Ce petit contretemps dont vous vous plaignez, c'est la VIE QUOTIDIENNE des personnes handicapées et de leurs parents. Pour la toute première fois de l'histoire, vous comprenez tous ce que c'est lorsque les systèmes « normaux » ne sont pas adaptés à votre situation, lorsqu'il faut lutter chaque jour pour survivre, on s'épanouit encore moins dans cette émanation nocive du système d'éducation et d'emploi.
Maintenant que vous savez ce que c'est, allez-y, s'il vous plaît, réglez le problème par vous-même. Vous savez quoi faire. Vous le savez depuis le début, mais c'était toujours trop de contraintes, trop cher, trop déraisonnable, trop de choses à prendre en compte, trop de tout pour trouver des arrangements, des soutiens et des services pour que les 15 % restants soient inclus dans la société.
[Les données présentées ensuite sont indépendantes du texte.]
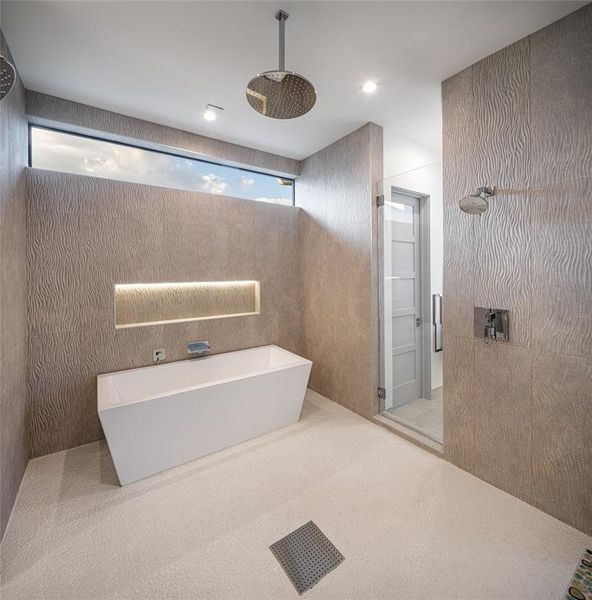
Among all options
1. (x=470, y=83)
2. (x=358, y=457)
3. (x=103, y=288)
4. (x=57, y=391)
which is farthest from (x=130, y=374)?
(x=470, y=83)

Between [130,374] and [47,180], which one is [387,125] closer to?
[47,180]

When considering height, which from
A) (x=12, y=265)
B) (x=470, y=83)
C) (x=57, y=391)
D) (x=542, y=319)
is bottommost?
(x=57, y=391)

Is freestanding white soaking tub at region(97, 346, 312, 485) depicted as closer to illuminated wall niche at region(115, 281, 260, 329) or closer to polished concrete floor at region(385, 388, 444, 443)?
illuminated wall niche at region(115, 281, 260, 329)

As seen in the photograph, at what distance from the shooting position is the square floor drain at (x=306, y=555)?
5.07 ft

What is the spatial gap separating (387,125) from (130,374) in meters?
3.59

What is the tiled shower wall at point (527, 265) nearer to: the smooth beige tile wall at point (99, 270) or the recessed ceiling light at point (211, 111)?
the recessed ceiling light at point (211, 111)

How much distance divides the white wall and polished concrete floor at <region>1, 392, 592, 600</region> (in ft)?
4.23

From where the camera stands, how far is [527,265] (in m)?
1.98

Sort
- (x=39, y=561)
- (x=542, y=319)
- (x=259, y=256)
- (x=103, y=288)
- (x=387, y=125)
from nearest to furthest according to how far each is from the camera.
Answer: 1. (x=39, y=561)
2. (x=542, y=319)
3. (x=103, y=288)
4. (x=387, y=125)
5. (x=259, y=256)

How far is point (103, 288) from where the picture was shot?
113 inches

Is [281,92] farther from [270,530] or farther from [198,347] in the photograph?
[270,530]

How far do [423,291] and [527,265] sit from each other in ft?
3.49

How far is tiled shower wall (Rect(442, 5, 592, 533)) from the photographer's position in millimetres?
1771

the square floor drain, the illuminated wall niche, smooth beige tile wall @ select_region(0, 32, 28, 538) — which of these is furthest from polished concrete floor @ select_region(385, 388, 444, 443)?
smooth beige tile wall @ select_region(0, 32, 28, 538)
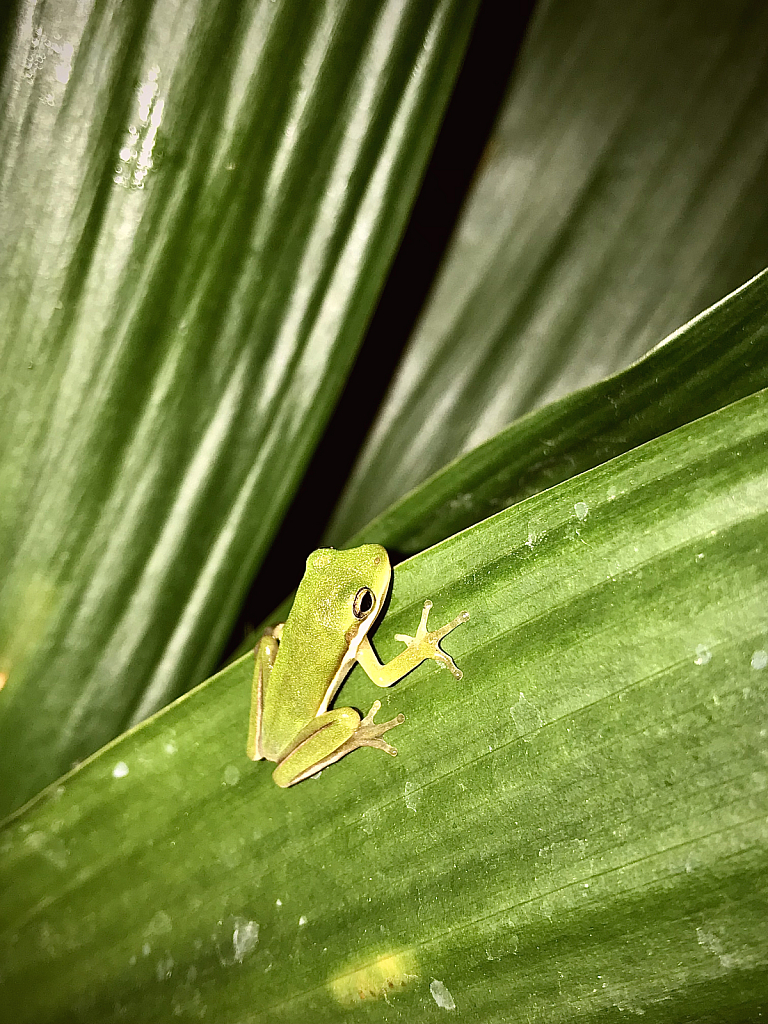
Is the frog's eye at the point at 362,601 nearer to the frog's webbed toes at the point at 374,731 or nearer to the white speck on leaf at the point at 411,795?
the frog's webbed toes at the point at 374,731

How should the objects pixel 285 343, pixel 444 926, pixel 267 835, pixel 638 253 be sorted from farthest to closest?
pixel 638 253 → pixel 285 343 → pixel 267 835 → pixel 444 926

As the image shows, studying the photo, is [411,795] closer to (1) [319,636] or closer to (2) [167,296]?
(1) [319,636]

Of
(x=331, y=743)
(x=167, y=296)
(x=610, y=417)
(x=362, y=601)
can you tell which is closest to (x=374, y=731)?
(x=331, y=743)

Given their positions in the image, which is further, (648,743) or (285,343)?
(285,343)

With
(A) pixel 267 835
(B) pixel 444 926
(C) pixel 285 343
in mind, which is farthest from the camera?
(C) pixel 285 343

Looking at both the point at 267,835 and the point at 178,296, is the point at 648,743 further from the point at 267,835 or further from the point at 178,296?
the point at 178,296

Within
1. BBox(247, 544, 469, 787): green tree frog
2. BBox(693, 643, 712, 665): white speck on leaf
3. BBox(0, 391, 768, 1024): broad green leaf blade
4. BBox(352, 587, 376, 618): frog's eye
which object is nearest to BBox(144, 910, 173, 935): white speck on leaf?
BBox(0, 391, 768, 1024): broad green leaf blade

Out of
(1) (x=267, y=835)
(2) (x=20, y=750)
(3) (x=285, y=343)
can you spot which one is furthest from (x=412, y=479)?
(2) (x=20, y=750)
Lorsque Gabrielle Hosein a reconnu que sa position était « totalement valable », Tracy Hutchinson-Wallace a ajouté :

I am ABSOLUTELY POSITIVELY rooting for you folks in the sector to get this done. You might not fix everything, but there will be some wins. Whatever those wins look like, make that your focus. Because this crisis will end and when it does, if we all go back to status quo, we missed an opportunity.

Je vous encourage ABSOLUMENT ET RESOLUMENT, vous qui appartenez au secteur, à faire en sorte que cela se réalise. Vous n'allez peut-être pas tout régler, mais il y aura des victoires. Quelle que soit la nature de ces victoires, faites en sorte de vous focaliser dessus, car cette crise va prendre fin, et quand ce sera le cas, si nous revenons tous au statu quo, nous aurons manqué une occasion.

Avec la « philosophie » du ministère qui consiste à « maintenir le système en marche […] pour s'assurer que l'enseignement et l'apprentissage ne s'arrêtent pas […] et que nous maintenions l'activité tant que cette situation perdure », de nombreux parents, dont l'utilisatrice de Facebook Karen Medina, ne sont pas convaincus que le ministère saisira l'opportunité présentée par le COVID-19 pour réformer le système éducatif local et le rendre plus équitable :

[…] after listening to two people who manage education, I do not feel educated at all. If the term starts in September (big IF), what is the period from April to September. Self-guided learning for kicks? Optional online self-improvement? Extended school holidays? How does this work with the schools and how they have rolled out the curriculum for their students? Two students in the same class at different schools are not coming at this from the same point in their education. […] What is the expected outcome? What about children with learning disabilities? What happens when parents go back to work? What happens to those who work from home? What about teachers who are also parents? The [Ministry of Education] was utterly tone-deaf and did not effectively address my concerns. I have given high praise to our government this last month. Not this rounds.

[…] après avoir écouté deux personnes qui se chargent de l'éducation, je ne me sens pas du tout éduquée. Si le trimestre commence en septembre (grand si), quid de la période d'avril à septembre ? Un apprentissage autodidacte pour le plaisir ? De l'auto-amélioration en ligne facultative ? Des vacances scolaires prolongées ? Comment cela fonctionne-t-il avec les écoles et comment ont-elles mis en place le programme pour leurs élèves ? Deux élèves dans la même classe dans deux écoles différentes n'en sont pas au même point dans leur éducation. […] Quel est le résultat attendu ? Qu'en est-il des enfants avec des difficultés d'apprentissage ? Qu'arrive-t-il quand les parents retournent au travail ? Qu'arrive-t-il à ceux qui travaillent à la maison ? Qu'en est-il des enseignants qui sont également parents ? Le [ministère de l’Éducation] était complètement sourd à ces préoccupations et n'y a pas répondu efficacement. J'ai fait l'éloge de notre gouvernement le mois dernier. Pas cette fois-ci.